There is "a long-running, disruptive, psychedelic tradition in modern Northern English culture". Will it help The North rise?

We have long been interested in English regionalism, to the extent that it promises a more dynamic relationship between communities and government (something already being explored in Scottish and Welsh devolution, and thus increasingly attractive to English regions).

To those of us familiar with the cultural and historical distinctiveness that buttressed the call for the Send and Holyrood Parliaments, the new book by Alex Niven - The North Will Rise Again: In Search of the Future in Northern Heartlands - is a recognisable move. As his blurb puts it:

By telling the story of the North in the last few decades, Alex goes in search of answers to some of the big questions at the forefront of British politics and society today, touching on live issues including the North/South divide, austerity, the impact of Brexit, the collapse of Labour's 'Red Wall', and calls for regional devolution. He concludes with a powerful argument for a revival of northern politics and society by way of what he calls 'radical regionalism'.

A native Northerner himself, having returned to his home city of Newcastle with his family in the last few years, Alex also includes elements of memoir and stories from his own family history to reflect some of the key arguments of his book.

To what extent are the crises of the last ten years partly the result of fundamental divides and inequalities in the geography of England? How did the North become a place of lost potential and broken dreams? And what can be done to make it one of the most dynamic and forward-looking places in the world once again?

One way to address this is to tell a different, more vibrant story of “The North” than the received cliches. In the extract from the book published in The Face, Niven speaks of a tradition called “Acid Northumbria”, which stems from a familiar source:

In the context of the North of England, which contributed disproportionately to the pop music of the late twentieth century, the notion that an imaginative countercultural sensibility might hold the key to social liberation has been a fairly common one.

We might describe this approach as an ​‘acid Northumbrian’ one, with Northumbria viewed here in the broadest sense as the whole of northern England – and with due respect to the late cultural theorist Mark Fisher, who coined the term ​‘acid communism’ to describe the political potential in remembering the freeing countercultural adventures of the ​‘60s and ​‘70s (it is also important to emphasise that this ​‘psychedelic’ mode is based mainly – like Fisher’s definition of acid communism – on a premise of radical imaginative freedom. It does not – or does not necessarily – derive from the actual experience of taking specific substances.)

Of course, in trying to define acid Northumbria, we must look first of all to the Liverpudlian Beatles, and their popularisation of psychedelic experimentation from around 1965. For our purposes, the really important thing about the Lennon – McCartney acid experiment – endlessly documented in countless books, documentaries and sleeve notes over the years – is that it allowed Liverpool to rise to the surface of the Beatles’ music, where previously it had only been evident in the accents and mannerisms of the band members in public appearances.

To be sure, the first Beatles’ songs written after their initial encounters with LSD are best viewed on a purely aesthetic level, as part of their famous sonic evolution across the major albums of the mid-Sixties.
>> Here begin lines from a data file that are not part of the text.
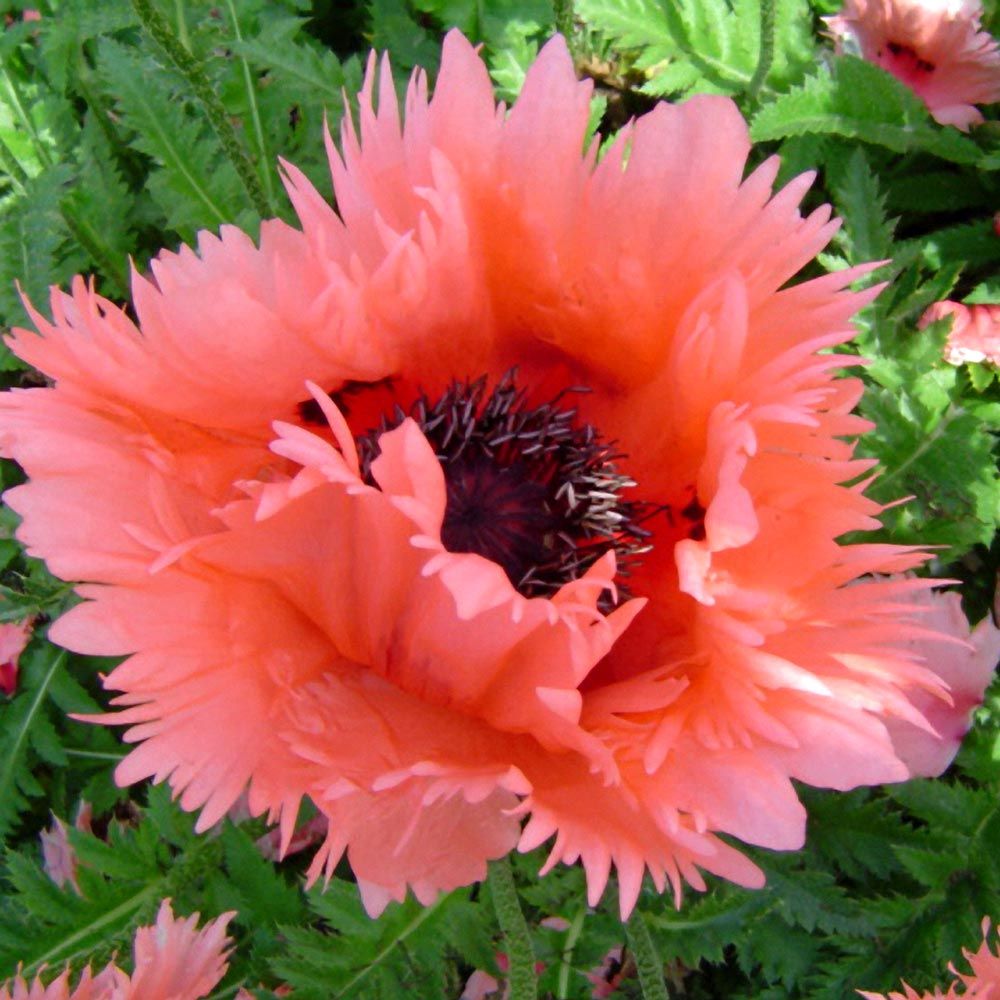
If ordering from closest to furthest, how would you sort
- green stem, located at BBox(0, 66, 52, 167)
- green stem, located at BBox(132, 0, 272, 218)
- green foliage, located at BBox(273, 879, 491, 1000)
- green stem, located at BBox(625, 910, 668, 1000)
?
green stem, located at BBox(625, 910, 668, 1000) < green stem, located at BBox(132, 0, 272, 218) < green foliage, located at BBox(273, 879, 491, 1000) < green stem, located at BBox(0, 66, 52, 167)

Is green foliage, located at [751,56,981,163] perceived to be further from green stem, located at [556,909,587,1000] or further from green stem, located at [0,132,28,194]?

This trajectory is mapped by the mild psychedelia of Nowhere Man, Day Tripper and Norwegian Wood on 1965’s Rubber Soul and its outtakes, and then by the more vigorously modernist She Said She Said and Tomorrow Never Knows on Revolver. But by late 1966, after Paul McCartney had joined his bandmates in the acid adventure, there was a clear turn inwards and backwards on those Beatles’ works which were most directly influenced by LSD.

Recorded in the last weeks of 1966 but released in February 1967, the double A‑side Strawberry Fields Forever/​Penny Lane was, among other things, a historic breakthrough in northern English art – and a foundation moment of sorts for acid Northumbria. This was largely because of the manner in which its two lead tracks suggested that the backstreets of the apparently provincial North could be a repository of infinite imaginative potential.
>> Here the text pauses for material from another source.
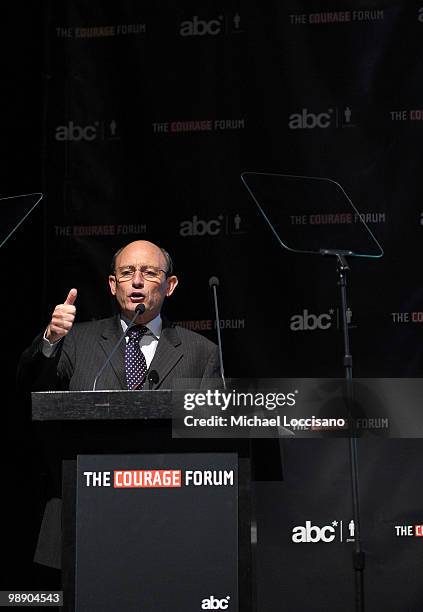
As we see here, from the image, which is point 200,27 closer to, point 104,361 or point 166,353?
point 166,353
More here. The excerpt goes on to cite bands like Joy Division, Happy Mondays and the Stone Roses, or folk outfits like Unthanks (from Ryton) to the Orielles (Halifax). Even the NIP (Northern Independence Party), founded in 2020, is corralled by Niven into this realm of an altered-state:

Through calls to nationalise the Greggs bakery chain, imagery which juxtaposes pictures of the proverbial northern whippet with the lucid yellow-and-red hues of the ancient Northumbrian flag and Twitter posts which narrate hallucinated encounters with Sean Bean on Ilkley Moor, NIP is in a deep sense the culmination of a long-running, disruptive, psychedelic tradition in modern northern culture.

This tendency acknowledges that regional inequality will probably persist for a good while yet. But looking beyond the apparently fixed strictures of the present, it is nonetheless determined to offer provoking glimpses of an alternative northern future in the meantime.

The more conventional politics of a rising North are dealt with in Niven’s Guardian piece.

…Something resembling a fullblown English federalism, which creates Germany-like Länder out of the northern regions, will probably be the only way to lastingly level up the country. Perhaps it’s time to start thinking about a single, consolidated northern state governed by a Great North Assembly.

In other words: empowering a capital-N North as a whole – or at least large, inclusive sub-regions like the north-east and north-west – rather than going in for more micro-forms of devolution, which are not ultimately all that different from David Cameron’s “big society” and its emphasis on giving power to local communities.

In an England where regional equality was guaranteed by the existence of large, empowered devolved territories, endless wrangles over which micro-localities were truly deserving of development and regeneration would make way for a more logical approach. This would distribute power and resources towards the periphery as a matter of course.

A citizen in an imagined northern federal state would probably enjoy better, more comprehensive public transport, improved access to the best cultural amenities, higher living standards generally, and the sorts of employment opportunities currently only available to those within commuting distance of central London.

More here.

It’s interesting to note that Niven counterposes a “big-society” style of “micro-devolution” to the achievement of a Northern (or two Northern) “states”, under a German-like federal system. The experience under Welsh and Scottish parliaments is that there is an overall drift within these bodies towards empowering localities, advancing land reform and styles of community ownership/power. A further devolution downwards, as cultures and principles of self-determination spread beyond top-down constitutional achievements. This revival of citizenship and civic autonomy raises all boats in each polity.